[Plain-text document sources]
-- Opening Marker --

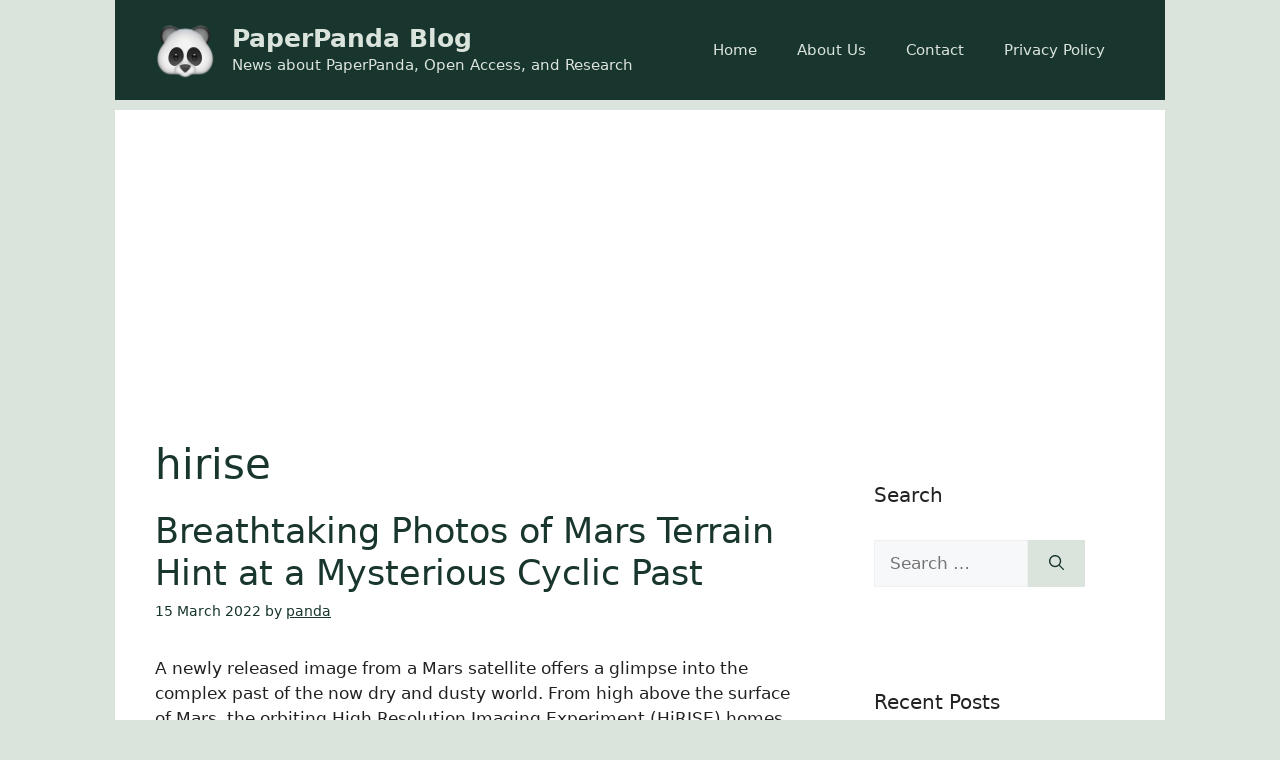

--- FILE ---
content_type: text/html; charset=utf-8
request_url: https://www.google.com/recaptcha/api2/aframe
body_size: 271
content:
<!DOCTYPE HTML><html><head><meta http-equiv="content-type" content="text/html; charset=UTF-8"></head><body><script nonce="YzQJFRsLmmNvKTJiBGWMZQ">/** Anti-fraud and anti-abuse applications only. See google.com/recaptcha */ try{var clients={'sodar':'https://pagead2.googlesyndication.com/pagead/sodar?'};window.addEventListener("message",function(a){try{if(a.source===window.parent){var b=JSON.parse(a.data);var c=clients[b['id']];if(c){var d=document.createElement('img');d.src=c+b['params']+'&rc='+(localStorage.getItem("rc::a")?sessionStorage.getItem("rc::b"):"");window.document.body.appendChild(d);sessionStorage.setItem("rc::e",parseInt(sessionStorage.getItem("rc::e")||0)+1);localStorage.setItem("rc::h",'1763159908068');}}}catch(b){}});window.parent.postMessage("_grecaptcha_ready", "*");}catch(b){}</script></body></html>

-- Closing Marker --

AIM OF THE EXERCISE:
Repeat the entries verbatim; no pictures.

EXERCISE RESPONSE:
--- FILE ---
content_type: text/html; charset=utf-8
request_url: https://www.google.com/recaptcha/api2/aframe
body_size: 271
content:
<!DOCTYPE HTML><html><head><meta http-equiv="content-type" content="text/html; charset=UTF-8"></head><body><script nonce="YzQJFRsLmmNvKTJiBGWMZQ">/** Anti-fraud and anti-abuse applications only. See google.com/recaptcha */ try{var clients={'sodar':'https://pagead2.googlesyndication.com/pagead/sodar?'};window.addEventListener("message",function(a){try{if(a.source===window.parent){var b=JSON.parse(a.data);var c=clients[b['id']];if(c){var d=document.createElement('img');d.src=c+b['params']+'&rc='+(localStorage.getItem("rc::a")?sessionStorage.getItem("rc::b"):"");window.document.body.appendChild(d);sessionStorage.setItem("rc::e",parseInt(sessionStorage.getItem("rc::e")||0)+1);localStorage.setItem("rc::h",'1763159908068');}}}catch(b){}});window.parent.postMessage("_grecaptcha_ready", "*");}catch(b){}</script></body></html>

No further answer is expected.